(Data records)
- - -
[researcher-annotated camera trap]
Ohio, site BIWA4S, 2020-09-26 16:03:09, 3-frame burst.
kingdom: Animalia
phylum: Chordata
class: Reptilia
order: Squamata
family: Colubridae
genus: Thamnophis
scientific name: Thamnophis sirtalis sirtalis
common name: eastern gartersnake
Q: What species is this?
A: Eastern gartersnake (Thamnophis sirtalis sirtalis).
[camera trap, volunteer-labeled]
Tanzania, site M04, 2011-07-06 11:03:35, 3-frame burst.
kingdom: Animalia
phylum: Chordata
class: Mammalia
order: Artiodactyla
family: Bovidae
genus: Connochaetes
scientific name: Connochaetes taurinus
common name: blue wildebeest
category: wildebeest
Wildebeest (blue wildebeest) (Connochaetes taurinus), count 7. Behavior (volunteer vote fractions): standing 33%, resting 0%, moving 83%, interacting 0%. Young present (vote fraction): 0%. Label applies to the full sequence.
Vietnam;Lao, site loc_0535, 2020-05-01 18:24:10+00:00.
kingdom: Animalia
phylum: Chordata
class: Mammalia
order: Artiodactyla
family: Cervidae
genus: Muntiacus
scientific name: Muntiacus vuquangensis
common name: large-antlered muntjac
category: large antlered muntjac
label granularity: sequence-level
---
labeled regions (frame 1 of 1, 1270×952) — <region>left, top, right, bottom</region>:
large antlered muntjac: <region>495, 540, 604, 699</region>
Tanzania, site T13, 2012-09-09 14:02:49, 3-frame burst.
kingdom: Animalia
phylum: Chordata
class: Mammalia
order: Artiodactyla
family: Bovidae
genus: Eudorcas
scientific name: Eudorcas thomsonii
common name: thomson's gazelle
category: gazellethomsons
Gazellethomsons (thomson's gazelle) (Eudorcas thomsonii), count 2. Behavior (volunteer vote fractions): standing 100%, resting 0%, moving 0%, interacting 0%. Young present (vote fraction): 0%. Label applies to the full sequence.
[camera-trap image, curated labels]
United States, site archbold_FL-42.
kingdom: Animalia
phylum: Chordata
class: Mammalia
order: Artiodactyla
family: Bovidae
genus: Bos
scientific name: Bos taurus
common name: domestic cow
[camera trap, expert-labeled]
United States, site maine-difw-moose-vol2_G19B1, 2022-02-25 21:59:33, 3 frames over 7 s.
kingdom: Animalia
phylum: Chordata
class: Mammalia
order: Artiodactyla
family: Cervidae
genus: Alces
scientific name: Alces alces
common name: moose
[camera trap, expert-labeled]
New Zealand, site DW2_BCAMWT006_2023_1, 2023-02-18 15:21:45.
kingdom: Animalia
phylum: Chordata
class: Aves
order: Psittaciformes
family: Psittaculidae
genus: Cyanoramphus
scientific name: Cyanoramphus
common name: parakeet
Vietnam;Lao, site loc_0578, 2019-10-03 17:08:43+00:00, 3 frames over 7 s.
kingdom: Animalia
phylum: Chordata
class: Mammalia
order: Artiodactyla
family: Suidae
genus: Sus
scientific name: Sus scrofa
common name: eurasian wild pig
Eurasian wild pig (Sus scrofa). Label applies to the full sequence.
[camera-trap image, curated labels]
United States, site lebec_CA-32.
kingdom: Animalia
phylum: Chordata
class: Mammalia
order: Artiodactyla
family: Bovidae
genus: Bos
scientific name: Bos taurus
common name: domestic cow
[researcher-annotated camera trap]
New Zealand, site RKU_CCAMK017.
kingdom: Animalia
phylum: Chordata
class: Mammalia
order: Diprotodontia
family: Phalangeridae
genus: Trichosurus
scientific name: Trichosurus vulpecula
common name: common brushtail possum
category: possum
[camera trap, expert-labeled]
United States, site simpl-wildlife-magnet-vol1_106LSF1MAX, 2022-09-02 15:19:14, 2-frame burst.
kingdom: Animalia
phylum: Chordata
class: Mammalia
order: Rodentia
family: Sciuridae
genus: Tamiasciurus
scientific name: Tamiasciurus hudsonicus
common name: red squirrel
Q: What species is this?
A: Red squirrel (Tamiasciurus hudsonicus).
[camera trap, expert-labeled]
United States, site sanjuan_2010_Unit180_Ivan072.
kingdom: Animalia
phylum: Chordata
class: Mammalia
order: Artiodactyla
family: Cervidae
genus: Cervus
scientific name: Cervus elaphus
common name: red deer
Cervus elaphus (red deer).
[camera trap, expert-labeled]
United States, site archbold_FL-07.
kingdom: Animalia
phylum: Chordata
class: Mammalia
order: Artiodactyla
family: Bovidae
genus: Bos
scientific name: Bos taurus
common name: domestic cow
- - -
- _ACTIVITY_
In full and without change, transcribe every line of the records above.

- _EXERCISE OUTPUT_
[researcher-annotated camera trap]
Ohio, site BIWA4S, 2020-09-26 16:03:09, 3-frame burst.
kingdom: Animalia
phylum: Chordata
class: Reptilia
order: Squamata
family: Colubridae
genus: Thamnophis
scientific name: Thamnophis sirtalis sirtalis
common name: eastern gartersnake
Q: What species is this?
A: Eastern gartersnake (Thamnophis sirtalis sirtalis).
[camera trap, volunteer-labeled]
Tanzania, site M04, 2011-07-06 11:03:35, 3-frame burst.
kingdom: Animalia
phylum: Chordata
class: Mammalia
order: Artiodactyla
family: Bovidae
genus: Connochaetes
scientific name: Connochaetes taurinus
common name: blue wildebeest
category: wildebeest
Wildebeest (blue wildebeest) (Connochaetes taurinus), count 7. Behavior (volunteer vote fractions): standing 33%, resting 0%, moving 83%, interacting 0%. Young present (vote fraction): 0%. Label applies to the full sequence.
Vietnam;Lao, site loc_0535, 2020-05-01 18:24:10+00:00.
kingdom: Animalia
phylum: Chordata
class: Mammalia
order: Artiodactyla
family: Cervidae
genus: Muntiacus
scientific name: Muntiacus vuquangensis
common name: large-antlered muntjac
category: large antlered muntjac
label granularity: sequence-level
---
labeled regions (frame 1 of 1, 1270×952) — <region>left, top, right, bottom</region>:
large antlered muntjac: <region>495, 540, 604, 699</region>
Tanzania, site T13, 2012-09-09 14:02:49, 3-frame burst.
kingdom: Animalia
phylum: Chordata
class: Mammalia
order: Artiodactyla
family: Bovidae
genus: Eudorcas
scientific name: Eudorcas thomsonii
common name: thomson's gazelle
category: gazellethomsons
Gazellethomsons (thomson's gazelle) (Eudorcas thomsonii), count 2. Behavior (volunteer vote fractions): standing 100%, resting 0%, moving 0%, interacting 0%. Young present (vote fraction): 0%. Label applies to the full sequence.
[camera-trap image, curated labels]
United States, site archbold_FL-42.
kingdom: Animalia
phylum: Chordata
class: Mammalia
order: Artiodactyla
family: Bovidae
genus: Bos
scientific name: Bos taurus
common name: domestic cow
[camera trap, expert-labeled]
United States, site maine-difw-moose-vol2_G19B1, 2022-02-25 21:59:33, 3 frames over 7 s.
kingdom: Animalia
phylum: Chordata
class: Mammalia
order: Artiodactyla
family: Cervidae
genus: Alces
scientific name: Alces alces
common name: moose
[camera trap, expert-labeled]
New Zealand, site DW2_BCAMWT006_2023_1, 2023-02-18 15:21:45.
kingdom: Animalia
phylum: Chordata
class: Aves
order: Psittaciformes
family: Psittaculidae
genus: Cyanoramphus
scientific name: Cyanoramphus
common name: parakeet
Vietnam;Lao, site loc_0578, 2019-10-03 17:08:43+00:00, 3 frames over 7 s.
kingdom: Animalia
phylum: Chordata
class: Mammalia
order: Artiodactyla
family: Suidae
genus: Sus
scientific name: Sus scrofa
common name: eurasian wild pig
Eurasian wild pig (Sus scrofa). Label applies to the full sequence.
[camera-trap image, curated labels]
United States, site lebec_CA-32.
kingdom: Animalia
phylum: Chordata
class: Mammalia
order: Artiodactyla
family: Bovidae
genus: Bos
scientific name: Bos taurus
common name: domestic cow
[researcher-annotated camera trap]
New Zealand, site RKU_CCAMK017.
kingdom: Animalia
phylum: Chordata
class: Mammalia
order: Diprotodontia
family: Phalangeridae
genus: Trichosurus
scientific name: Trichosurus vulpecula
common name: common brushtail possum
category: possum
[camera trap, expert-labeled]
United States, site simpl-wildlife-magnet-vol1_106LSF1MAX, 2022-09-02 15:19:14, 2-frame burst.
kingdom: Animalia
phylum: Chordata
class: Mammalia
order: Rodentia
family: Sciuridae
genus: Tamiasciurus
scientific name: Tamiasciurus hudsonicus
common name: red squirrel
Q: What species is this?
A: Red squirrel (Tamiasciurus hudsonicus).
[camera trap, expert-labeled]
United States, site sanjuan_2010_Unit180_Ivan072.
kingdom: Animalia
phylum: Chordata
class: Mammalia
order: Artiodactyla
family: Cervidae
genus: Cervus
scientific name: Cervus elaphus
common name: red deer
Cervus elaphus (red deer).
[camera trap, expert-labeled]
United States, site archbold_FL-07.
kingdom: Animalia
phylum: Chordata
class: Mammalia
order: Artiodactyla
family: Bovidae
genus: Bos
scientific name: Bos taurus
common name: domestic cow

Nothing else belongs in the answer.